Mommy Dearest herself

So here’s the problem with the Hollywood Crazy Baby Naming Phenomenon: There is just no end in sight. In fact, people are only getting more elaborate and ridiculous with their name choices, including having their toddler children name the babies in their bellies.

That’s right. Sarah Michelle Gellar might have let her daughter pick out her Golden Globe dress, but Alyson Hannigan is considering leaving the name of her unborn child in the hands of her more recently born child.

Hannigan tweeted the other day that her two year old daughter, Satyana (already off to a dumb-name start), announced to her mother that she has suggestions for her unborn sib. ”’If it’s a girl, Coco. If its a boy Gaguzzi. It sounds like Jacuzzi!’ ” Hannigan enthusiastically tweeted.

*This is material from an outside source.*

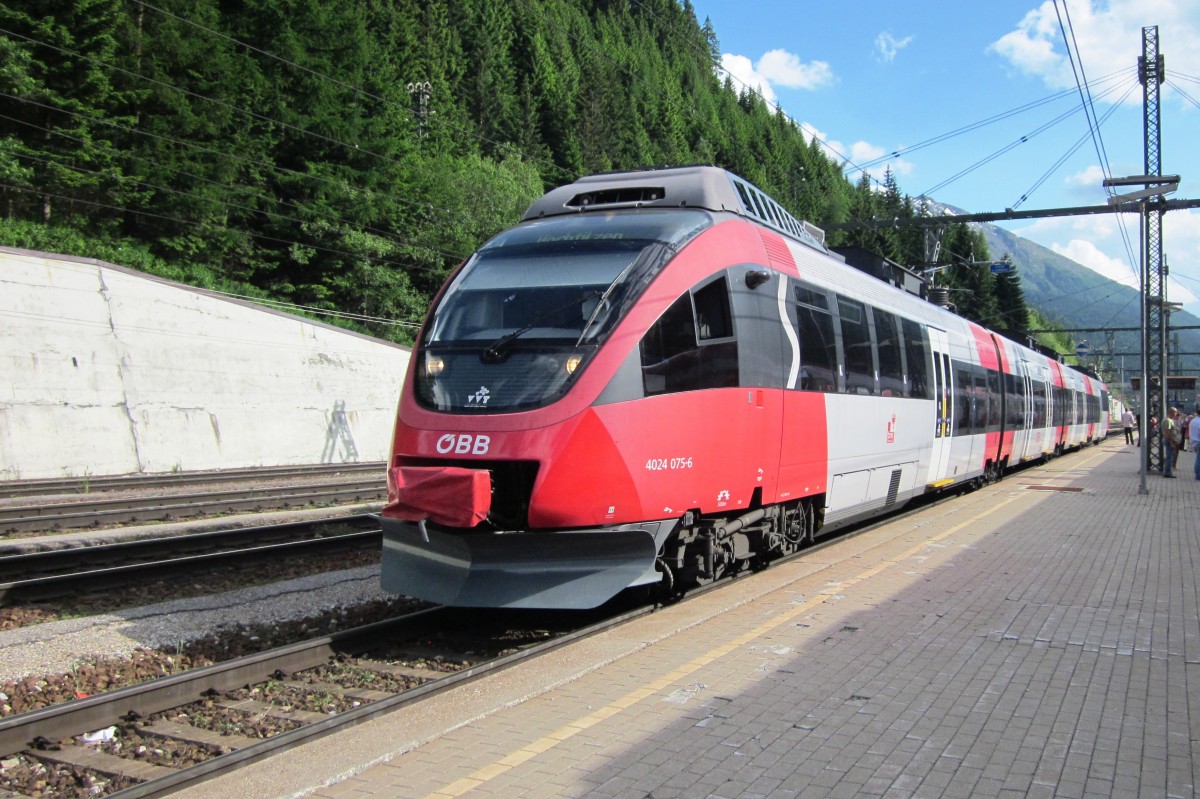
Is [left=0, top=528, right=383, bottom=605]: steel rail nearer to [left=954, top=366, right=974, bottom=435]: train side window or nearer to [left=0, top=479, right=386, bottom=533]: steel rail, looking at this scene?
[left=0, top=479, right=386, bottom=533]: steel rail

Did I mention the child’s last name is Denysof? As in, she thinks it’s alright to forever burden her kid with the name GAGUZZI DENYSOF??? Why do we pay these people real money?! Alyson Hannigan needs to be put in time out and think very hard if she learned ANYTHING from her one time at band camp, especially how much it sucks to be a dork, and how much worse it would be if she was a dork named Gaguzzi Danysof!!!


Sorry for the rant. Crazy moms really bring out my dark side.